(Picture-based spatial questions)
------------
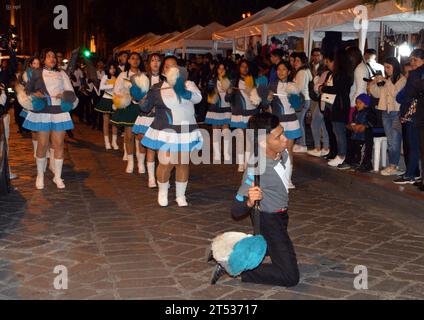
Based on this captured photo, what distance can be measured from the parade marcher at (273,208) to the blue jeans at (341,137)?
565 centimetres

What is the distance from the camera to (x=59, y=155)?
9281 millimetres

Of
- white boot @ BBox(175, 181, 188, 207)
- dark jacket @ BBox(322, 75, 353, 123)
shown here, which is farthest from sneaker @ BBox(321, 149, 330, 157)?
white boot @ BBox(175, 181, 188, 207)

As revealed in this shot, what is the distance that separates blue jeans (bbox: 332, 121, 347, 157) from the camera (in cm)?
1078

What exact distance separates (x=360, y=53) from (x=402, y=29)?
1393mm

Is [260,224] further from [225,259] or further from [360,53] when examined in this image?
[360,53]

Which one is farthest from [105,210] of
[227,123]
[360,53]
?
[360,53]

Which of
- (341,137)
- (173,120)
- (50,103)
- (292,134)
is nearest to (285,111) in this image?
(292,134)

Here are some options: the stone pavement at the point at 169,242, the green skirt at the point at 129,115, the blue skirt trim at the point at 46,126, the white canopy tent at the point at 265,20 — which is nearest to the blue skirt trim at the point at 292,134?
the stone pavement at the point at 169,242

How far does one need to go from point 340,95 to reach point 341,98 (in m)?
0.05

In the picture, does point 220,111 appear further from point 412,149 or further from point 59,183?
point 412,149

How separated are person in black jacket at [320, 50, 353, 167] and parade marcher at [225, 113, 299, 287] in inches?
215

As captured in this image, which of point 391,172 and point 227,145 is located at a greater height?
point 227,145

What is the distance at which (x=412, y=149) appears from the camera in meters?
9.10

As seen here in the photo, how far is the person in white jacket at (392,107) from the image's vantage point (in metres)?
------------
TASK: Without the pictures, restate all the entries above exactly.

RESULT:
Based on this captured photo, what distance can be measured from the parade marcher at (273,208) to the blue jeans at (341,137)?
565 centimetres

What is the distance from the camera to (x=59, y=155)?
9281 millimetres

Of
- white boot @ BBox(175, 181, 188, 207)
- dark jacket @ BBox(322, 75, 353, 123)
shown here, which is farthest from sneaker @ BBox(321, 149, 330, 157)?
white boot @ BBox(175, 181, 188, 207)

As revealed in this shot, what is the distance that separates blue jeans (bbox: 332, 121, 347, 157) from the camera (in cm)?
1078

What exact distance separates (x=360, y=53) from (x=402, y=29)?
1393mm

Is [260,224] further from [225,259] or further from [360,53] when examined in this image?
[360,53]

Which one is farthest from [105,210] of
[227,123]
[360,53]
?
[360,53]

Which of
- (341,137)
- (173,120)
- (50,103)
- (292,134)
is nearest to (285,111) in this image?
(292,134)

Here are some options: the stone pavement at the point at 169,242, the green skirt at the point at 129,115, the blue skirt trim at the point at 46,126, the white canopy tent at the point at 265,20 — which is nearest to the blue skirt trim at the point at 292,134?
the stone pavement at the point at 169,242

How far does one need to go from point 340,95 to reach point 341,98 (in m)?
0.05

In the picture, does point 220,111 appear further from point 412,149 or further from point 59,183?
point 412,149

How separated are person in black jacket at [320, 50, 353, 167] and parade marcher at [225, 113, 299, 287] in inches?
215

As captured in this image, which of point 391,172 and point 227,145 is located at a greater height?
point 227,145

What is the distance at which (x=412, y=149) appears from the camera in meters?
9.10

As seen here in the photo, how far is the person in white jacket at (392,107) from the image's vantage point (in metres)?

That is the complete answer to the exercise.